Larry Lessig, articulate and impassioned, keeps at the task he has set himself in arguing the case for political reform. It has led him to experiment: as in setting up a Super PAC, which is not what a campaign finance reformer would be expected to do. Now he is on to something new, considering a run as a Referendum President who would bid for a mandate for political reform and then, if successful, serve only as long as needed to bring the reform about. Then power would pass to the Vice President and he, Lessig, would depart the stage.

This “referendum” candidacy is also a reform proposal, a call to evaluate on exceptional criteria the merits of a Presidential campaign and the performance of a President. It can be considered separately from the soundness of the specific measures that, as President, he would press Congress to adopt on campaign finance, voting rights and redistricting. The question the candidacy raises is how he proposes to campaign for those measures, and what sort of Presidency he is arguing for, and one has to assume that he is promising a candidacy, then a Presidency, that meets fundamental expectations for a better, reformed politics. It would take the voters seriously, engaging them in a substantive exchange on the merits of this way of thinking about the election of a President.

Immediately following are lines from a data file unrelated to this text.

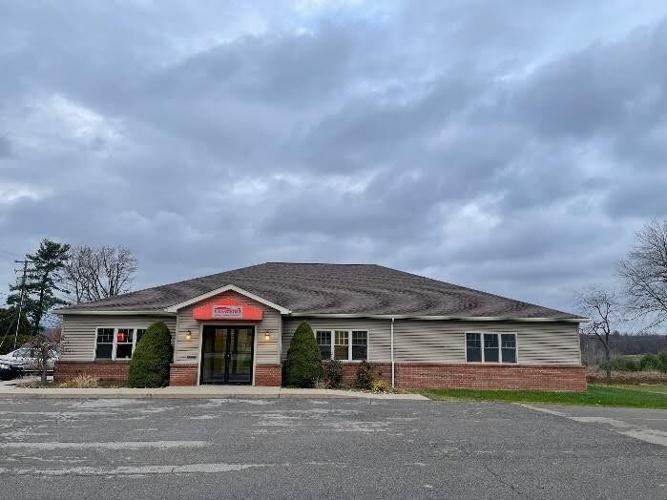Business Review: Rossbacher Insurance Group oversees expansion project in Cranberry office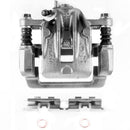Power Stop 06-09 Hyundai Azera Rear Left Autospecialty Caliper w/Bracket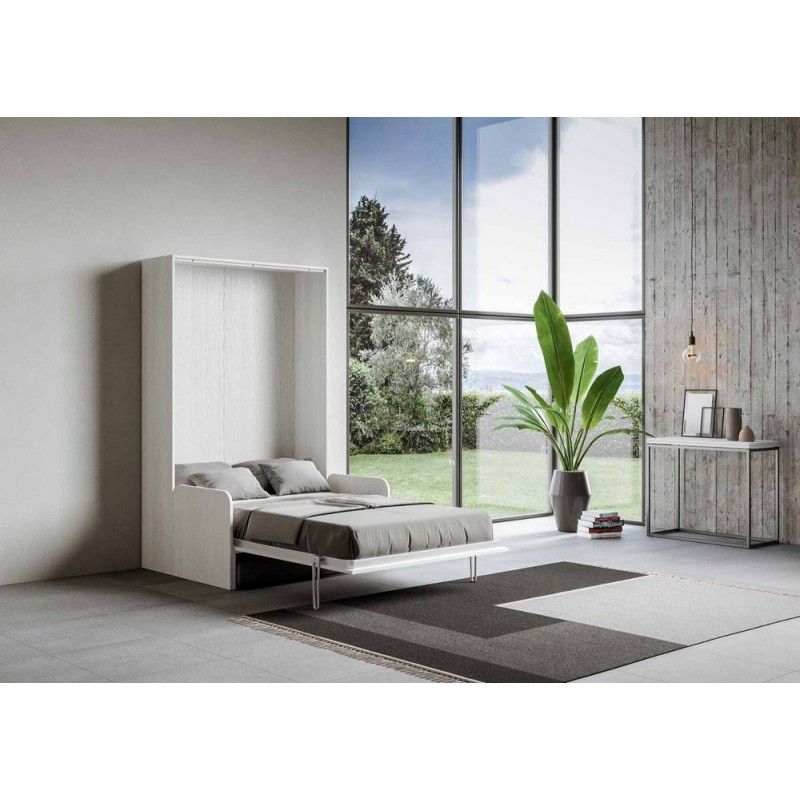  PROMO - Itamoby Queen size bed Kentaro Sofà 134x215(105) cm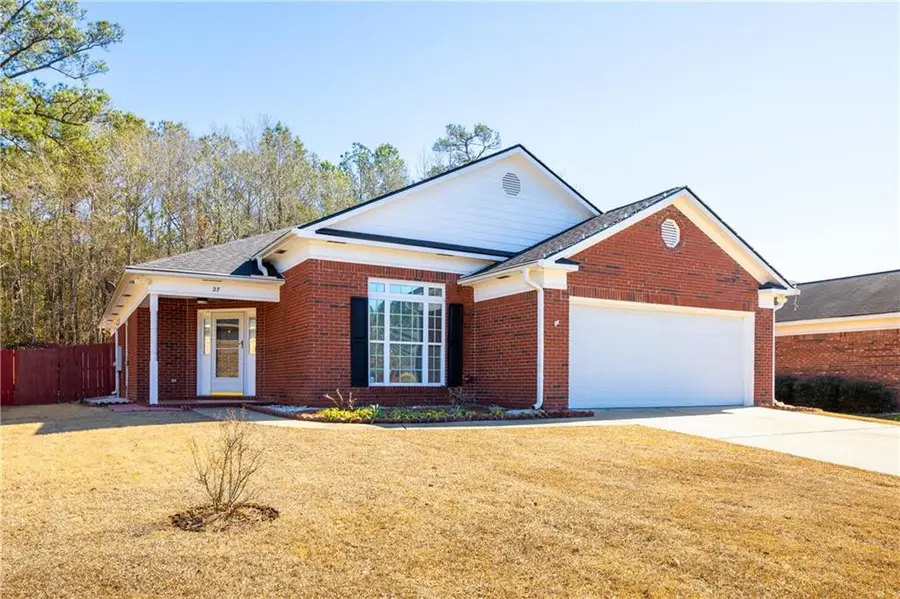 27 Devonshire Drive, Phenix City, AL 36870 - Image #2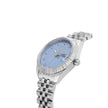 Santa Barbara Polo & Racquet Club Silver Stainless Steel Watch for Women SB.1.10643-1 - Daniel Klein Saudi Arabia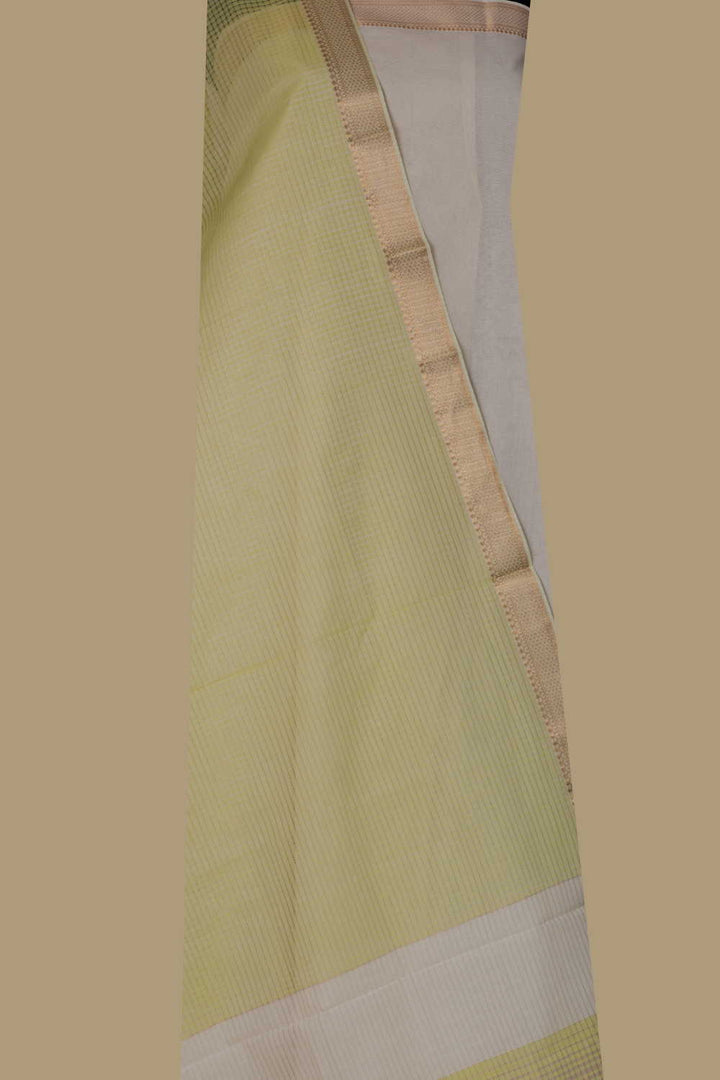 Mangalagiri Suits - Matkatus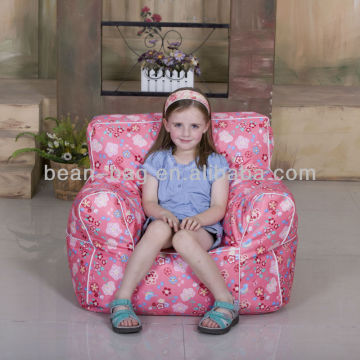 Child Arm Chair Bean Bag, Child sofa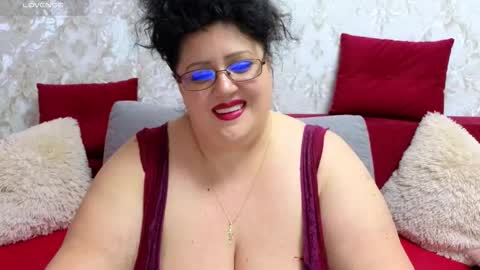 Snapshot of tastychubby chatting on February 2026 08:58:02 AM Clau online show from February 2026 08:58:02 AM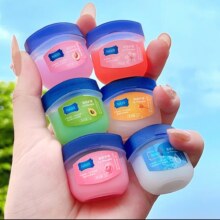京东试用：原味润唇膏 1瓶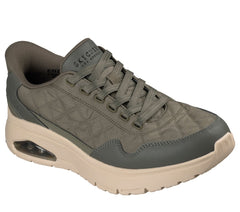 Skechers Skechers Slip-ins: UNO Flex - Cozy Fit On Air Men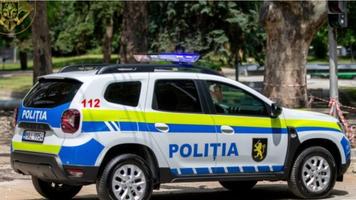 Poliție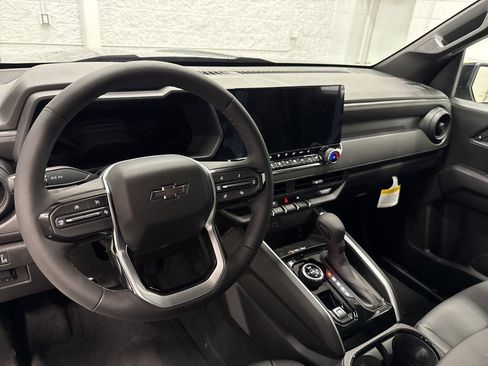 New 2026 Chevrolet Colorado Trail Boss image 16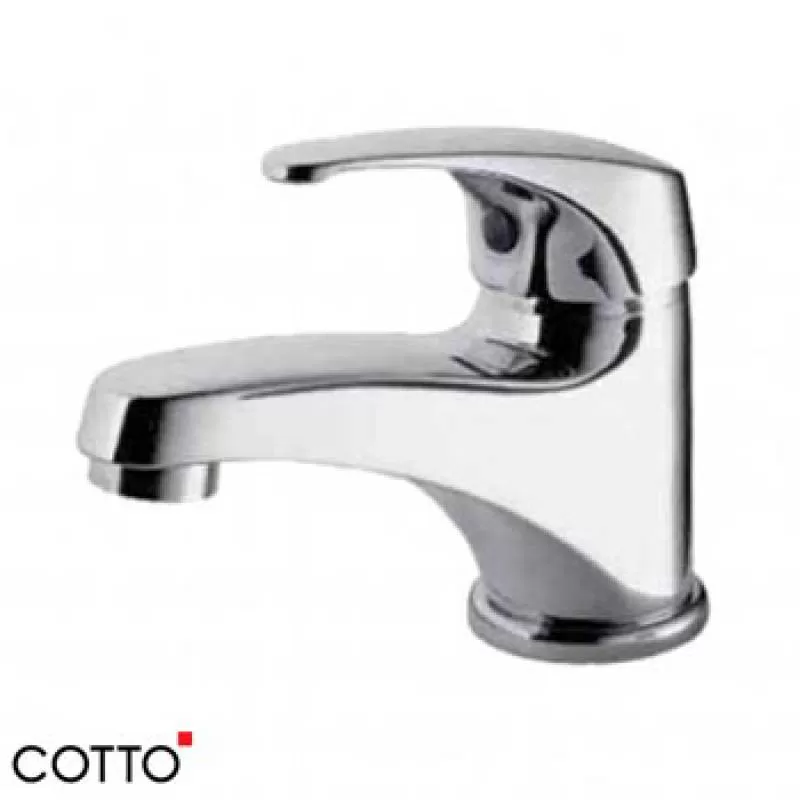 Vòi rửa nóng lạnh Cotto CT561D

Lessig argues his case on the basis of history and on the particular impact of the political reforms he would make the centerpiece of his campaign. In one video release, he presents the case of Eugene McCarthy, contending that without McCarthy’s challenge to Lyndon Johnson in the Democratic primary, the issue of the war in Vietnam would have been “invisible”—“the one issue”, but for the McCarthy candidacy, “that no one [would have] wanted to talk about.” He means to suggest that the same fate could be waiting for campaign finance and other political reforms in this election—unless there comes to pass a reform candidacy like his own.

This is a puzzling statement. Can it really be said that in 1967 and 1968, the Vietnam War was the “one issue no one wanted to talk about”? As McCarthy pointed out in his announcement, thousands of American lives had been lost, ten and more times as many Vietnamese civilian casualties, and the United States was spending $2 to $3 billion a month on the war effort. McCarthy was recruited by a fiery anti-war movement in his own party. There was no chance that in the election of 1968, the war would have been “invisible.”

Professor Lessig also argues that the enactment of political reforms would clear the way for major public policy questions to be successfully addressed. He contends that campaign funding explains stalemate on issues like student debt or climate change. A Presidency committed to political reforms, and that would end with their enactment, is justified by the wide impact that just these reforms would have on sound governance.

The social science literature does not support him on this point; and neither do specific case studies. See, e.g. Michael Graetz and Ian Ayres, Death by a Thousand Cuts (2005).   There is a difference between emphasizing campaign funding as a public policy concern, and overstating what the reforms he proposes will accomplish. At a minimum, Lessig might say with specificity how progress on these other issues will depend on campaign funding reform, and what shape a post-reform legislative resolution would take. It seems not enough to say that all will be well with these reforms, without answering the question: how?  Of course, if Professor Lessig did elaborate on his views on sound policy—if he did go to the details—then his candidacy would move from a “referendum” to a regular candidacy.

Perhaps a source of the difficulty here is Lessig’s pivot on ultimate aim of these political reforms. At one point he was speaking in the language of “corruption,” and very concentrated on this theme. Then, inspired by the equality theorists like Rick Hasen, he has come to believe that the principal objection has to be unequal citizenship, or political inequality. The choice of one or the other “theory of the case” is consequential.

For if you argue corruption, then you believe that the interests of campaign funders fundamentally dominate the system, and campaign finance reform gives good policy a fighting chance. How things will turn out when the effects of money is neutralized may be unknowable. But if it is the key to all things, then reform of this stripe must lead to improvement across-the-board.

On the equality theory, the claim is that reform is necessary to counter the anti-democratic effects of campaign funding controlled by a few. Those effects, in the aggregate, are complex. They affect the quality of campaigns and the pool of candidates willing or able to wage them. They cannot be discounted in assessing the course of legislation and policy, even if the range and nature of the effects are open to question.   The public may not rank political inequality of this kind at the top of their list of concerns, but they care, and it weakens confidence in government, particularly when it is not performing to their satisfaction and there is a fear that it must be the result of a “rigged” system.

This all seems a good enough case for political reform and it can be presented impressively, as Hasen has done in various writings and as Professor Lessig did in some respects in his book Republic Lost. It is less clearly sufficient to win the day for a “referendum” candidacy that oversells these reforms and suggests that failing to give them priority will cause them to be “invisible.”